Google claims great strides in the battle to force websites to convert HTTP content to HTTPS, and they’re about to turn up the heat for those that haven’t.
HTTP content refers to web content that isn’t “secure,” meaning it does not have an SSL Certificate. You’ve probably noticed many websites you browse now feature HTTPS before their URLs instead of HTTP. With that change, those sites display a “locked” padlock icon (or something similar) to indicate a secure site.
What’s the big deal? WPBeginner explains it this way:
An insecure HTTP file on a secure HTTPs webpage can still be used by hackers to manipulate users, install malware, and hijack a website.
Google says it’s proud of its track record of pushing website owners to use SSL Certificates.
“Chrome users now spend over 90% of their browsing time on HTTPS on all major platforms,” Google’s Chromium Blog states.
Beginning in December, Google will pursue that remaining 10 percent.
Google Chrome plans three-phase attack
Over the course of three months, Google Chrome will target http content (unsecure) served on https (secure) pages.

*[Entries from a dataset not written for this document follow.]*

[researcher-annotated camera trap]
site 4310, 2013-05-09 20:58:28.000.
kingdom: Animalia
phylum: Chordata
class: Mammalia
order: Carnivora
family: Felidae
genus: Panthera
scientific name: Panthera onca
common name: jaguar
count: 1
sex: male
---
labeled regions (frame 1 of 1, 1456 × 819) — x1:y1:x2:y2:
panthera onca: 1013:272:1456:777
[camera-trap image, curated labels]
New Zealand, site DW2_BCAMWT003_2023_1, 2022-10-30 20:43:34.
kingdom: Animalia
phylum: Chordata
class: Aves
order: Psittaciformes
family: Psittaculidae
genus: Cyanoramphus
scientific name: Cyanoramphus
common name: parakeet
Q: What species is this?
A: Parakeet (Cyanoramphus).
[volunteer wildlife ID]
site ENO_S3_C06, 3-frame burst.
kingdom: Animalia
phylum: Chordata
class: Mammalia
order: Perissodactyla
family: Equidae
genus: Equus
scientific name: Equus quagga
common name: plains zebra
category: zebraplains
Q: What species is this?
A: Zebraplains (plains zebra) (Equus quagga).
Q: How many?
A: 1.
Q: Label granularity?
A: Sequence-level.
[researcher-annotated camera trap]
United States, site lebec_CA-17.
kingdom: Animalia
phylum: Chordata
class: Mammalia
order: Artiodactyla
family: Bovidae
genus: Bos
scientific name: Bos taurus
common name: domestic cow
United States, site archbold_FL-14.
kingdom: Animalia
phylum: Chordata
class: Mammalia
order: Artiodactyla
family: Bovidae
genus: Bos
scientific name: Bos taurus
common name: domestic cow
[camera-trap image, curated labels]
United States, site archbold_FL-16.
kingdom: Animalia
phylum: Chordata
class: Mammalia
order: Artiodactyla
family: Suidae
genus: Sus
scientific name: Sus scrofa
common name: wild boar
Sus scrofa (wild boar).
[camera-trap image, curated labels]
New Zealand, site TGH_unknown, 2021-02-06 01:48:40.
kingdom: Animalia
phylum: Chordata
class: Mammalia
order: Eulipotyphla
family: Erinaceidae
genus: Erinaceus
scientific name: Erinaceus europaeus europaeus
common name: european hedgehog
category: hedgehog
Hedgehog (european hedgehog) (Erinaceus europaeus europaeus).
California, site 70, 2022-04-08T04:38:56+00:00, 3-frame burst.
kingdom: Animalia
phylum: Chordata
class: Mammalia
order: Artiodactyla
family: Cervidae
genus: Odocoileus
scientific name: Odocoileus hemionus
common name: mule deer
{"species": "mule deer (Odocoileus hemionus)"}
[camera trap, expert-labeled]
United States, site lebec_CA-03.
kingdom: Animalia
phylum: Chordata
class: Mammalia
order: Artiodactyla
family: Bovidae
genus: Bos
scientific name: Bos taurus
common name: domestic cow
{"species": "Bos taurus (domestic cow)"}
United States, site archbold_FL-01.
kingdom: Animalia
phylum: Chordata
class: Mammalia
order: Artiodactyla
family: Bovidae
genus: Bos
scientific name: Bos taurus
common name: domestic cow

Google wants to make sure websites only serve secure content on secure pages. In other words, when you see that lock, you should be able to safely assume everything on that site is secure.
In December, Google introduces Chrome 79. It comes with a new setting that will unblock mixed content on specific sites. The setting, according to the blog, will apply to the types of content Chrome now blocks by default. But users will be able to toggle the setting.
In January, Chrome 80 will automatically change any http content it sees to https. If that works, no problem.
If they don’t, Chrome will block that content. For http images on an https site, Chrome will show a “Not Secure” chip in the URL window.
“We anticipate that this is a clearer security UI for users and that it will motivate websites to migrate their images to HTTPS,” the blog states.
In February, Chrome will upconvert http images to https. Images that do not load with https URLs get blocked.
In a nutshell, it means this: by February 2020, your site will either show secure (because everything on it is), it will show “Not Secure” because of mixed content, or sections of your site will not load.
The first option represents a good user experience. The other two won’t be.
How to tell is your site has http content to move
You have more than one option. The simplest option, of course, is to wait until December to see if you start having problems on your site when non-secure content gets blocked.
But website owners probably don’t want to wait.
You could always have this site scan your blog. It will scan up to 400 pages of your blog looking for any http content that should be https content. (I’m happy to announce it found no errors with my site.
I hope it won’t find any with yours.
But at least with this resource, you can get one more assurance that after the first of the year, you won’t have problems that could cost you visitors.
Google may still struggle to reach 100% adoption of https content. But this should definitely help them get close…at least for sites whose owners want to guarantee the best experience possible.